To illustrate the problem, consider the computation of (9 choose 4) using 8-bit signed integers. We can start off by doing some straightforward cancellation, which leaves us with [9*8*7*6]/[4*3*2]. Where do we go from here though? If we multiply all of the terms in the numerator first, we get an intermediate result of [3024]/[4*3*2], which clearly does not fit in the [-128..127] range. The method that we are taught on paper is to cancel factors until none are left in the denominator, then multiply the remaining factors in the numerator to get the answer. We can write a program that effectively does the same thing, but do we really have to create vectors of terms and duplicate the hand method?

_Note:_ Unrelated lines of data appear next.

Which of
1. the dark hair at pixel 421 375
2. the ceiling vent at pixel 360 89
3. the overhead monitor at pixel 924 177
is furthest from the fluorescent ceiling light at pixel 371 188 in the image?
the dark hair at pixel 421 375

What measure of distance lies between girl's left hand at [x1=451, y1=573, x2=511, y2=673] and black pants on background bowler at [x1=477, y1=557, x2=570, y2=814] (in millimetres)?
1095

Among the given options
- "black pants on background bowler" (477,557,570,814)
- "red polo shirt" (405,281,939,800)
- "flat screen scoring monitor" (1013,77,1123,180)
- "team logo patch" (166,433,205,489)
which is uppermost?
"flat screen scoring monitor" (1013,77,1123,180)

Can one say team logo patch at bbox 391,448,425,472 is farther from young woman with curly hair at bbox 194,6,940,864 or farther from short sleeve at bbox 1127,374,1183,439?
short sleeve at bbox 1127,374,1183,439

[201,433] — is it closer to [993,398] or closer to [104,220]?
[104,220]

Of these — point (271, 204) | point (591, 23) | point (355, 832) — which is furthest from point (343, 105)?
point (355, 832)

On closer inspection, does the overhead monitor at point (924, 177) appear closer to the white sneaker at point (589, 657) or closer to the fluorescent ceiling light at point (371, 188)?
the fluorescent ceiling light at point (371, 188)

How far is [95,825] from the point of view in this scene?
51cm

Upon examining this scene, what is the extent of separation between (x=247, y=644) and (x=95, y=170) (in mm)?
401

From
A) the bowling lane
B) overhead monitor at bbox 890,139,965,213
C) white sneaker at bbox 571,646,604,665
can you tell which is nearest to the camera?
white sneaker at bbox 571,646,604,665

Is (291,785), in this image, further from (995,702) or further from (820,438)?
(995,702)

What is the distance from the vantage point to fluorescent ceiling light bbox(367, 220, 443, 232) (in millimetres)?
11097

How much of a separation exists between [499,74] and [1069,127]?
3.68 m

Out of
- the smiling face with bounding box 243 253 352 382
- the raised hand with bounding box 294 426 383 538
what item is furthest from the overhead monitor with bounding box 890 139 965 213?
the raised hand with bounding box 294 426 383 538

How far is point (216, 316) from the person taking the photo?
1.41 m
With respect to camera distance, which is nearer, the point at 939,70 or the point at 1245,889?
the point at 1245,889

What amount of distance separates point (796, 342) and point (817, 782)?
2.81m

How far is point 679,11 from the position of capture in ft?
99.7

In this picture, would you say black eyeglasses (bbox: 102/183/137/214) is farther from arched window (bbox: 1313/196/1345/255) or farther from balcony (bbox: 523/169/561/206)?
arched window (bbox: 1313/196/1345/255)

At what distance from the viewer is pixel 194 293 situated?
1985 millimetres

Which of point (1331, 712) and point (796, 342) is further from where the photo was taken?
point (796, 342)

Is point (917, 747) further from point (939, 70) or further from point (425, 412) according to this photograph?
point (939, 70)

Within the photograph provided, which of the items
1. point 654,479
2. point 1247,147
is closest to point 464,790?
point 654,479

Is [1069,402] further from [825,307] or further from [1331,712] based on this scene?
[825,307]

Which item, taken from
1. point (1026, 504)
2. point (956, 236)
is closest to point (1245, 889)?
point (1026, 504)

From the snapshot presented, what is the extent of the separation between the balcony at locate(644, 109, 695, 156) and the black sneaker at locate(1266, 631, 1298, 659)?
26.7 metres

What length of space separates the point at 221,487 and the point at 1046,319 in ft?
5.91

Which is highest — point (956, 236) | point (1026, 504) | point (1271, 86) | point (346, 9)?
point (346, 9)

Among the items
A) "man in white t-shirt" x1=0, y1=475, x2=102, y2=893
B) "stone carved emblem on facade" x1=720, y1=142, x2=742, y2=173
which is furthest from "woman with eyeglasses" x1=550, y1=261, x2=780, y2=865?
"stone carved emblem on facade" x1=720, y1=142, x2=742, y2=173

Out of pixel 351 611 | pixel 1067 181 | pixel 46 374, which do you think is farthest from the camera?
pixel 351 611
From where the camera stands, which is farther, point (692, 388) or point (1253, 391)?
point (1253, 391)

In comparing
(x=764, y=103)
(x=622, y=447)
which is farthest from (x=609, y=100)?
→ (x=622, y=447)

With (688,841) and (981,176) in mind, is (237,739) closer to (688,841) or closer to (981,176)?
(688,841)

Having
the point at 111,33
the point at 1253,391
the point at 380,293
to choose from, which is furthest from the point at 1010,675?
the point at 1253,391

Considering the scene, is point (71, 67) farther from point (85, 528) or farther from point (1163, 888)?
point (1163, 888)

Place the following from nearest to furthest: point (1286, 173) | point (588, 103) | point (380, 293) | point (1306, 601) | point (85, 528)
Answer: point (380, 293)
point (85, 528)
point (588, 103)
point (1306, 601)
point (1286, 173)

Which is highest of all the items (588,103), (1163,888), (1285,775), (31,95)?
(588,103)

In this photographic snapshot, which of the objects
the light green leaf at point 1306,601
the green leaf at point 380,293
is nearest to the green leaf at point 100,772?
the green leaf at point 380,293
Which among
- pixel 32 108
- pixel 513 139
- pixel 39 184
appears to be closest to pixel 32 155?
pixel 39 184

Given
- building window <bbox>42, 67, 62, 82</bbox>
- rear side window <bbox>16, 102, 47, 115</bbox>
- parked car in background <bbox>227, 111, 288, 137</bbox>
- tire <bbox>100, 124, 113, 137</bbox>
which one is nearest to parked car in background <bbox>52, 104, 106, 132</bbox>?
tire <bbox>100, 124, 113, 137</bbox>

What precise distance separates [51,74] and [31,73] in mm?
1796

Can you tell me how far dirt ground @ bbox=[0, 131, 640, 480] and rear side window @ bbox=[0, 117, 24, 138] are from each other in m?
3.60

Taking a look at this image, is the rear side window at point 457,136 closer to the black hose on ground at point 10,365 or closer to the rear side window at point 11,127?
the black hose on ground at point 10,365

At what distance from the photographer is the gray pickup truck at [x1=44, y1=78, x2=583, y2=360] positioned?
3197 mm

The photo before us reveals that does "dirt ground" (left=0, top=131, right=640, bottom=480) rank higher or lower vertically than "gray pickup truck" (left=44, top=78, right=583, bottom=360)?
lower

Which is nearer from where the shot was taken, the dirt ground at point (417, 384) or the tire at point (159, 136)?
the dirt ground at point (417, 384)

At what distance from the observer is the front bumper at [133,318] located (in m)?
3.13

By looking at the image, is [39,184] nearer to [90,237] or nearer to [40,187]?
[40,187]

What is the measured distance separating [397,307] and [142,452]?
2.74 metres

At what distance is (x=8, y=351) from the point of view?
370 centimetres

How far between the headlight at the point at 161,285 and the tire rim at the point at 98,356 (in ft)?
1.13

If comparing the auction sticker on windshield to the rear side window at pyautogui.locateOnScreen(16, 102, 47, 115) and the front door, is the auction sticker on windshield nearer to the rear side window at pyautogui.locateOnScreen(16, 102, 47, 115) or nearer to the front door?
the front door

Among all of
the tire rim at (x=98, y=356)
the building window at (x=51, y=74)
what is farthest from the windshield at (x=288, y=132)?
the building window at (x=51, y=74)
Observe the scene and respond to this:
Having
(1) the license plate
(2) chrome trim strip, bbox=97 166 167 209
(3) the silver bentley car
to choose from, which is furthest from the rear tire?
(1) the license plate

I searched high and low for information about how best to implement (n choose k) with fixed precision integers, without success. While considering the mechanics of coding the hand method, I realized that computing greatest common divisors (GCDs) would be a critical component. I then began to wonder if there might be an iterative algorithm that does not require manipulating vectors of integers. Here is what I came up with. (n choose k) is [n*(n-1)*...*(n-k+1)] / [k*(k-1)*...*1]. Let us call the vectors of terms in the numerator and denominator [C] and [D], respectively, so (n choose k) is [C]/[D].
  1. If (k > n/2), set k <-- n-k. This does not change the result, but it reduces the computational overhead for later steps.
  2. Initialize accumulators A and B for the numerator and denominator of the result to 1, so that A/B is 1/1. Note that upon completion, B will always be 1, thus leaving the result in A, but during computation, B may be greater than 1.
  3. While possible without overflowing A (and while [C] is non-empty), repeatedly merge the first term of [C] (call it c) into A and remove the term from [C]. This is achieved via the following steps:
    1. Divide g <-- GCD(c, B).
    2. B <-- B/g and c <-- c/g. This removes common factors.
    3. A <-- A*c.
  4. While possible without overflowing B (and while [D] is non-empty), repeatedly merge the first term of [D] into B and remove the term from [D]. This is achieved using the same algorithm as for step 3.
  5. If no progress was made in steps 3 or 4, fail due to unavoidable overflow.
  6. If [C] or [D] is non-empty, go back to step 3.
Here is a reference implementation in C.

Since implementing the algorithm, I have been troubled by a seemingly simple question: does this algorithm ever fail even though the final result can be expressed without overflow? My intuition is that the algorithm always succeeds, but a proof has thus far eluded me. I have exhaustively tested the algorithm for 32-bit integers, and the algorithm never fails. Unfortunately, I really need to move on to other work, since the algorithm certainly works well enough for my needs.